エストニア大統領、「リブラは通貨として成り立たない」
北ヨーロッパの共和制国家であるエストニアのカリユライド大統領は、フェイスブックが構想する仮想通貨リブラについて、「通貨として成り立たない」と指摘したことが日経新聞の取材によって明らかになった。
もちろん否定的な考えを持つのはフェイスブックのリブラだけではない。仮想通貨の代名詞であるビットコインについても、次のように考えを持っておる。
「通貨は他の通貨との為替レートを保つため、経済規模を正確に表す必要がある。」
デジタル国家「エストニア」について
今回、カリユライド大統領は日本を訪問した際、日経新聞はカリユライド大統領の取材に応じた。インタビューでは、仮想通貨のボラテリティの高さやマネーロンダリングに使用されるリスクがあると指摘。また、エストニアがブロックチェーン技術を活用した行政のデジタル化を進める一方、デジタル通貨への否定的な考えを持っていることを主張している。
実際にエストニアは既に、新規の住民登録や納税など、様々な行政手続きをデジタル化している。驚きなのは非居住者が、デジタル上で国民になれる「e―レジデンシー制度」も導入しているのだ。

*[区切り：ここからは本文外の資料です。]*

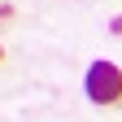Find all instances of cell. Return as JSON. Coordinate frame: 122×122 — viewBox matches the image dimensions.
<instances>
[{
	"label": "cell",
	"mask_w": 122,
	"mask_h": 122,
	"mask_svg": "<svg viewBox=\"0 0 122 122\" xmlns=\"http://www.w3.org/2000/svg\"><path fill=\"white\" fill-rule=\"evenodd\" d=\"M83 92H87V100H96V105H118L122 100V70L113 61H92L87 79H83Z\"/></svg>",
	"instance_id": "1"
},
{
	"label": "cell",
	"mask_w": 122,
	"mask_h": 122,
	"mask_svg": "<svg viewBox=\"0 0 122 122\" xmlns=\"http://www.w3.org/2000/svg\"><path fill=\"white\" fill-rule=\"evenodd\" d=\"M109 26H113V35H118V39H122V13H118V18H113V22H109Z\"/></svg>",
	"instance_id": "2"
},
{
	"label": "cell",
	"mask_w": 122,
	"mask_h": 122,
	"mask_svg": "<svg viewBox=\"0 0 122 122\" xmlns=\"http://www.w3.org/2000/svg\"><path fill=\"white\" fill-rule=\"evenodd\" d=\"M0 61H5V52H0Z\"/></svg>",
	"instance_id": "3"
}]
</instances>
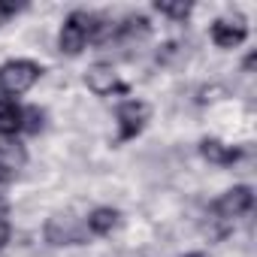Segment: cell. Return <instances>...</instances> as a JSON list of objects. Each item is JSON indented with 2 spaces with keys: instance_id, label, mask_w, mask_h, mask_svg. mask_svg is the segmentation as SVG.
<instances>
[{
  "instance_id": "7c38bea8",
  "label": "cell",
  "mask_w": 257,
  "mask_h": 257,
  "mask_svg": "<svg viewBox=\"0 0 257 257\" xmlns=\"http://www.w3.org/2000/svg\"><path fill=\"white\" fill-rule=\"evenodd\" d=\"M46 127V112L40 106H22V134H40Z\"/></svg>"
},
{
  "instance_id": "52a82bcc",
  "label": "cell",
  "mask_w": 257,
  "mask_h": 257,
  "mask_svg": "<svg viewBox=\"0 0 257 257\" xmlns=\"http://www.w3.org/2000/svg\"><path fill=\"white\" fill-rule=\"evenodd\" d=\"M85 85H88L97 97H109V94L127 91V85H121V79H118L115 67H112V64H106V61H97V64H91V67H88V73H85Z\"/></svg>"
},
{
  "instance_id": "ba28073f",
  "label": "cell",
  "mask_w": 257,
  "mask_h": 257,
  "mask_svg": "<svg viewBox=\"0 0 257 257\" xmlns=\"http://www.w3.org/2000/svg\"><path fill=\"white\" fill-rule=\"evenodd\" d=\"M200 155H203L209 164H215V167H233V164L242 158L239 149H233V146H227V143H221V140H203V143H200Z\"/></svg>"
},
{
  "instance_id": "3957f363",
  "label": "cell",
  "mask_w": 257,
  "mask_h": 257,
  "mask_svg": "<svg viewBox=\"0 0 257 257\" xmlns=\"http://www.w3.org/2000/svg\"><path fill=\"white\" fill-rule=\"evenodd\" d=\"M251 206H254V191H251L248 185H236V188L224 191V194L212 203V221L230 227V221L248 215Z\"/></svg>"
},
{
  "instance_id": "6da1fadb",
  "label": "cell",
  "mask_w": 257,
  "mask_h": 257,
  "mask_svg": "<svg viewBox=\"0 0 257 257\" xmlns=\"http://www.w3.org/2000/svg\"><path fill=\"white\" fill-rule=\"evenodd\" d=\"M94 25H97V16L88 13V10H73L67 19H64V28L58 34V49L70 58L82 55L85 46L91 43L94 37Z\"/></svg>"
},
{
  "instance_id": "9c48e42d",
  "label": "cell",
  "mask_w": 257,
  "mask_h": 257,
  "mask_svg": "<svg viewBox=\"0 0 257 257\" xmlns=\"http://www.w3.org/2000/svg\"><path fill=\"white\" fill-rule=\"evenodd\" d=\"M118 221H121L118 209H112V206H97V209L85 218V230H88V236H109V233L118 227Z\"/></svg>"
},
{
  "instance_id": "9a60e30c",
  "label": "cell",
  "mask_w": 257,
  "mask_h": 257,
  "mask_svg": "<svg viewBox=\"0 0 257 257\" xmlns=\"http://www.w3.org/2000/svg\"><path fill=\"white\" fill-rule=\"evenodd\" d=\"M10 236H13V227H10V221H0V251H4V248L10 245Z\"/></svg>"
},
{
  "instance_id": "5bb4252c",
  "label": "cell",
  "mask_w": 257,
  "mask_h": 257,
  "mask_svg": "<svg viewBox=\"0 0 257 257\" xmlns=\"http://www.w3.org/2000/svg\"><path fill=\"white\" fill-rule=\"evenodd\" d=\"M25 7L22 4H0V19H10V16H19Z\"/></svg>"
},
{
  "instance_id": "5b68a950",
  "label": "cell",
  "mask_w": 257,
  "mask_h": 257,
  "mask_svg": "<svg viewBox=\"0 0 257 257\" xmlns=\"http://www.w3.org/2000/svg\"><path fill=\"white\" fill-rule=\"evenodd\" d=\"M115 118H118V140L121 143L137 140L146 131V124H149V106L143 100H124L118 106Z\"/></svg>"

現状のデジタルシステムが構築されているなかで、突如として話題になったデジタル通貨へ否定的な考えを持つことは不思議ではない。しかし冒頭でもあったように、ブロックチェーン技術を活用した行政のデジタル化を進めているのも事実だ。
既存のデジタルシステムに、ブロックチェーンを導入し、さらなる安全性とコスト削減が実現する日も遠くはない。